Your task =>
Every line in the data below that has the word "models" should be returned.

Items from a dataset =>
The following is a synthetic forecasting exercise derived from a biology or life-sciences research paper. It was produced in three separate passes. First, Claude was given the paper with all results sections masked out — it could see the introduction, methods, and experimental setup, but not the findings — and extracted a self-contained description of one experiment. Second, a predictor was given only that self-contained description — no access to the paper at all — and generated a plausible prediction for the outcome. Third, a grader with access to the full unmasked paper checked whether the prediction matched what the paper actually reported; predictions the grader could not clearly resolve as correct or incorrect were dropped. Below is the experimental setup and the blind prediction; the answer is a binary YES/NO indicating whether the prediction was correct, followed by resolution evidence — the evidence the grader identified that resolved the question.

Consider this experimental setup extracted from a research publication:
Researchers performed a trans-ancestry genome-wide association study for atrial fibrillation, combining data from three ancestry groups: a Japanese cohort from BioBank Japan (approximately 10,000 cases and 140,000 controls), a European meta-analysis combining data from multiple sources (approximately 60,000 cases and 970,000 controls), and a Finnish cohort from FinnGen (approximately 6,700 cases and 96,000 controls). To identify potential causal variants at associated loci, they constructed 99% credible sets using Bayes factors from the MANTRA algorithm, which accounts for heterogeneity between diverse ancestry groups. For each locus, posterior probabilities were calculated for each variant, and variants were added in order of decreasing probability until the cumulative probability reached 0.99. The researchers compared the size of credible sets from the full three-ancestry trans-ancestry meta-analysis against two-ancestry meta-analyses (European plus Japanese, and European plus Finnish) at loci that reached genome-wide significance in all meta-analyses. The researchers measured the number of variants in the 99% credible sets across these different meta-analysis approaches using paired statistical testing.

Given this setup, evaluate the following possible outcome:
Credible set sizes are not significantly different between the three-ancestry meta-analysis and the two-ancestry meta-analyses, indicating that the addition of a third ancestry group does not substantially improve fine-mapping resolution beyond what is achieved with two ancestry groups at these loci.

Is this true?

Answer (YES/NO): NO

==

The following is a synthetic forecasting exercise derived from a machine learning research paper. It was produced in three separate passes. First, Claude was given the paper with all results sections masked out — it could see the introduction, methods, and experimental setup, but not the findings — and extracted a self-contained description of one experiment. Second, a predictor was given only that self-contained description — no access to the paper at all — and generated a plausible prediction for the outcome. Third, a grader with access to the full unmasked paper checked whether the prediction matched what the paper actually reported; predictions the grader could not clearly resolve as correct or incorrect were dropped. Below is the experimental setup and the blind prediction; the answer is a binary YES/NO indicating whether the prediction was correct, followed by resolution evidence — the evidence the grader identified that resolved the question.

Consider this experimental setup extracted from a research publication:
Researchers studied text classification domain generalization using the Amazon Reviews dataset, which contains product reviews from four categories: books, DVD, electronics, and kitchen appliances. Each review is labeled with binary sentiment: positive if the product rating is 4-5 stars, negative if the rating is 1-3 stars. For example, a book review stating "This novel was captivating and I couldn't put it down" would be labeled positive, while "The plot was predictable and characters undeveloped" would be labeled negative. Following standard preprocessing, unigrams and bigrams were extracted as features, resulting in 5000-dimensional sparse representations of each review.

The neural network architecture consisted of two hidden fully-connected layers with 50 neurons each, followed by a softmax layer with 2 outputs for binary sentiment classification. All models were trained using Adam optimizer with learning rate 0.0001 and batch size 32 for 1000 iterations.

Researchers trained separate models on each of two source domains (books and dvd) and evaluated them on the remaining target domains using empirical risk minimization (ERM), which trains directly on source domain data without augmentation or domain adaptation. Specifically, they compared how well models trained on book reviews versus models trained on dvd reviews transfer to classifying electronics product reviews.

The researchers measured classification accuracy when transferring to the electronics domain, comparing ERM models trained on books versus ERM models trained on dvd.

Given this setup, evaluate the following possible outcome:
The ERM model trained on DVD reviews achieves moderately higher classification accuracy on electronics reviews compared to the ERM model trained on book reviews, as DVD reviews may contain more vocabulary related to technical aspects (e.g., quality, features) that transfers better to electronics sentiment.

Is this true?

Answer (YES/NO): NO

Task result =>
The neural network architecture consisted of two hidden fully-connected layers with 50 neurons each, followed by a softmax layer with 2 outputs for binary sentiment classification. All models were trained using Adam optimizer with learning rate 0.0001 and batch size 32 for 1000 iterations.
Researchers trained separate models on each of two source domains (books and dvd) and evaluated them on the remaining target domains using empirical risk minimization (ERM), which trains directly on source domain data without augmentation or domain adaptation. Specifically, they compared how well models trained on book reviews versus models trained on dvd reviews transfer to classifying electronics product reviews.
The researchers measured classification accuracy when transferring to the electronics domain, comparing ERM models trained on books versus ERM models trained on dvd.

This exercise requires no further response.